What follows is an extract from John Baker's latest novel, Winged with Death (Flambard Press £8.99. ISBN: 978-1-906601-02-7).

I dreamed about soldiers. My dreams often contain people in uniform. I have dreams about order, or so it seems when they begin. I was jerked awake at 4.30 in the morning. Must’ve been unconscious for nearly half-an-hour. Whatever had occupied my sleeping mind was already dissolving like Alka-Seltzer in a glass. I swung my legs over the edge of the bed and pulled on my dressing gown. I had a piss and drank a glass of cold water and headed for the kitchen.

It takes a while to retrieve the dream. And even then I don’t get all the details, just a distilled essence. The narrative is lost and I’m left with the conclusions. It’s like a lesson, like being in school.

There were soldiers looking for glory and finding bloody stumps where they used to have arms and legs. This was what pulled me awake. The broken bodies of these young men, the quality of their horrified screams. And the sheer numbers of them, uncountable, multitudes, stretching back to the horizon, seeming to taper away but continuing to fill the frame of my vision.

I know exactly what has happened to them, they are the products of lies and liars. They were young men looking to be valued as human beings but they found only ruptured stomachs and gaping mouths. They followed the wrong signs, listened to the wrong voices.

They didn’t care, not really, who gave them their orders, who told them lies. It could have been the Pope or the President, a fascist, a communist, a religious zealot, a democrat.

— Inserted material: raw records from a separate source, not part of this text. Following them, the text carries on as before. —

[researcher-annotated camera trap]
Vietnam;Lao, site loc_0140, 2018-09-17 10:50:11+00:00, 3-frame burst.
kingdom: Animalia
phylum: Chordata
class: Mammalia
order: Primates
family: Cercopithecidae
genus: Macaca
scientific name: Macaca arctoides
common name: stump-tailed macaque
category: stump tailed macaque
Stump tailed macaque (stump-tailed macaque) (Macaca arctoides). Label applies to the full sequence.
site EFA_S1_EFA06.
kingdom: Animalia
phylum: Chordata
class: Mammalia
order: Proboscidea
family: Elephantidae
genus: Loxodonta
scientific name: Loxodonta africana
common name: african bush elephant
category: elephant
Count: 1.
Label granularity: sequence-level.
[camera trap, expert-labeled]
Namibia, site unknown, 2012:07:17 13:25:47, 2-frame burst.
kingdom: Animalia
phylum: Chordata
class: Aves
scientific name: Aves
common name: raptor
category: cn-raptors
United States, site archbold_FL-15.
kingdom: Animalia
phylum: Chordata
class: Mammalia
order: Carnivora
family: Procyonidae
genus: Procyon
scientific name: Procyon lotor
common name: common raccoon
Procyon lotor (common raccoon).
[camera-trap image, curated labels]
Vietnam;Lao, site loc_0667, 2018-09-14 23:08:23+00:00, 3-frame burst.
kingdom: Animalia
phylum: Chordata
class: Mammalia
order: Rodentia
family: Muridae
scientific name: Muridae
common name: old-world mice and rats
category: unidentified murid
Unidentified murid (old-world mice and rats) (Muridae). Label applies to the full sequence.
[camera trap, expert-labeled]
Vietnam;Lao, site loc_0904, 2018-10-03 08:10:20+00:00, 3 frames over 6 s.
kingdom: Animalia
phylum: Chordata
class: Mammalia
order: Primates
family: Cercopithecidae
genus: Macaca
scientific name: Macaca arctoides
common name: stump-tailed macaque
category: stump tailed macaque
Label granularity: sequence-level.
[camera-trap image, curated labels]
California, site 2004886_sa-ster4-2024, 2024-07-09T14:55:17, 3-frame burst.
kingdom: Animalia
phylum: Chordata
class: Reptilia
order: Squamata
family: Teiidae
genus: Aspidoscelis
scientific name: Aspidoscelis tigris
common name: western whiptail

It didn’t matter when your life blood was running into the mud of a battle-field.

The insignia on the armband or the chest, whatever it was that gave their commanding officers the ultimate authority, it was there to mask another psychopath.

Back in Montevideo, when people asked, I would say I was a dancer. But when I first arrived there, in extreme youth, I told them I was an existentialist. I’d read Sartre and skimmed Camus and I had a little book of quotations from Kierkegaard: Anxiety is the dizziness of freedom.

‘Existentialism, what’s that,’ Fanny asked me.

‘It’s a path to discovering your own individual essence by acts of free will.’

‘Gonna take a long time, then.’

‘It’s the only way. We’re not predetermined.’

‘Tell that to the death squads.’

Existentialism is one of those things that keep coming back at me. I don’t live it. But it won’t leave me alone.

There is another part of me which stands back from my emotions and judgements, which seeks to find a comprehensible framework to put them in. And that is the way I live my life. I am allowed to live that way because I have dance, I have the tango and the ability to surrender to my emotions in an attempt to live by the spirit. I can tramp between the two.

My existentialism has become a place to go. It is a dance hall. It is not enough, I know that. But it is what I have.

This is what my dream was about. It was one of my identities reminding the others to be conscious. I am not unusual. Like every other person I am afraid of knowing the enormity of my capabilities. What I can do and become is awesome.
There are further extracts on John Baker’s site, and you can catch up with other people’s opinions of the book through the author’s virtual tour.

6 Comments:

Thanks for this, Ken. It's good to know that you enjoyed the book.

Not sure I'd call it a "literary crime novel". Yes there are crimes, there are plenty of crimes, but the focus of the novel is really not the solving of them, indeed the majority never get resolved. John's experience writing crime novels has clearly done him no harm but this is something quite different.

This is a strange experience. When I wrote Poet in the Gutter, my first novel, (so many years ago now I don't even want to count), I didn't set out to write a crime novel, and only discovered that I'd done so when my first editor explained it to me.
One of the main motivations for writing Winged with Death was to attempt an extended narrative in the first-person, and then the unconscious moved in with thematic concerns like time and revolution and denial, and I also noticed that there was some criminal activity going on from time to time.
But that's life.

I just finished it today and am starting to work on my piece on it. I wouldn't call it a literary crime novel either!

Hey, that's really good. Somebody else wants to read my book. Sunday morning, feeling chuffed.